# Cinnamon sticks vs. ground cinnamon



## brewski09 (Apr 25, 2012)

Am a little frustrated with the cinnamon flavor I get when I add sticks to my mead. I made the JAOM and it's tastes more of bark and wood than anything resembling cinnamon. 

How much cinnamon does everyone recommend per gallon or 5 gallon batch (per liter is also welcome as I usually brew in metrics d/t higher sensitivity in my measurements)? How many sticks and what length do you use as well as when is the best time to add them? Also, can anyone tell me about using ground cinnamon? I have some high quality ground cinnamon from Penzey's Spices in my cabinet I have been thinking about using. 

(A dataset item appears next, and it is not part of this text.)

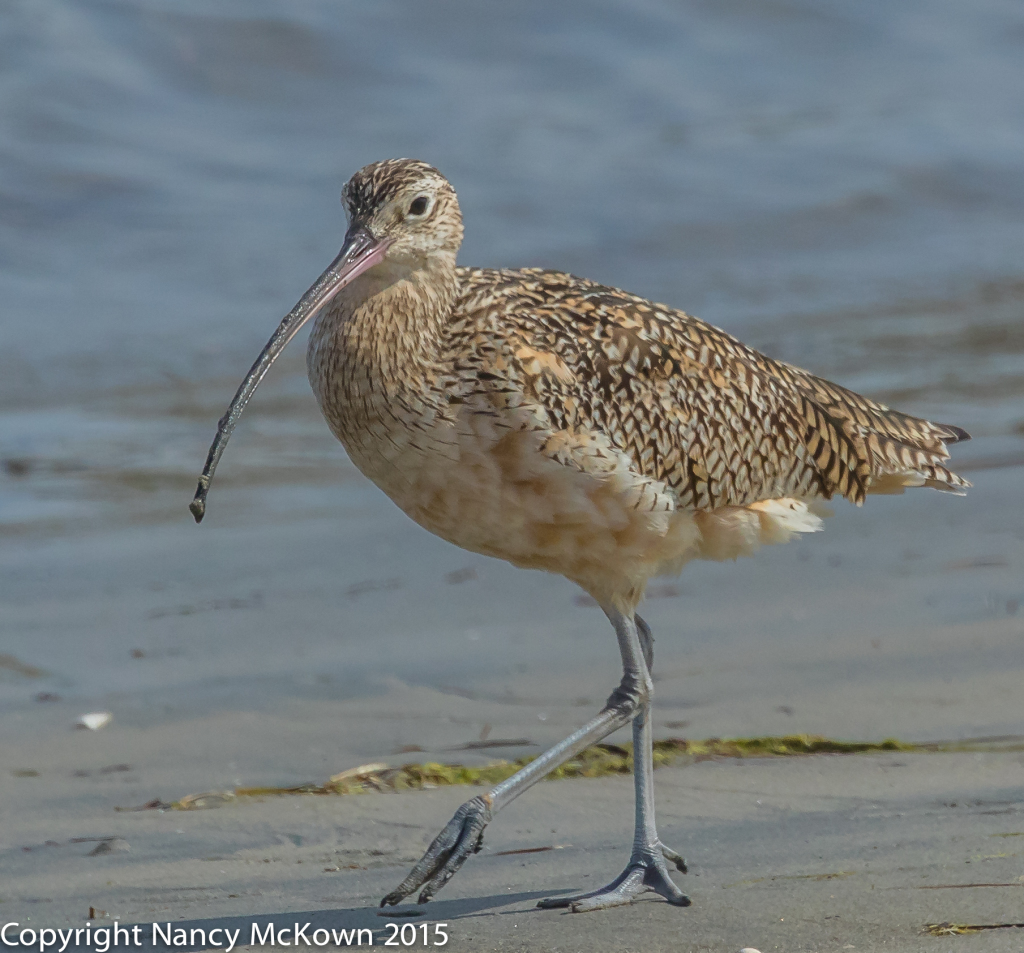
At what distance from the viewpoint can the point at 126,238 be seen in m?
12.7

Thank you in advance for any help you ca give me.


----------



## mmadmikes1 (Apr 25, 2012)

I have been using ground cinnamon for last 2 batchs. flavor seems to come though better. In 5 gallons I put in 3teaspoons. I did heat about a quart of honey/water solution with the cinnamon in it to get better flavor


----------



## Runningwolf (Apr 25, 2012)

I use 3 cinnamon sticks per 6 gallons and change them out at each racking. Flavor comes through strong.


----------



## tonyandkory (Apr 25, 2012)

I would think sicks would come back out easier after you have it where you want it


----------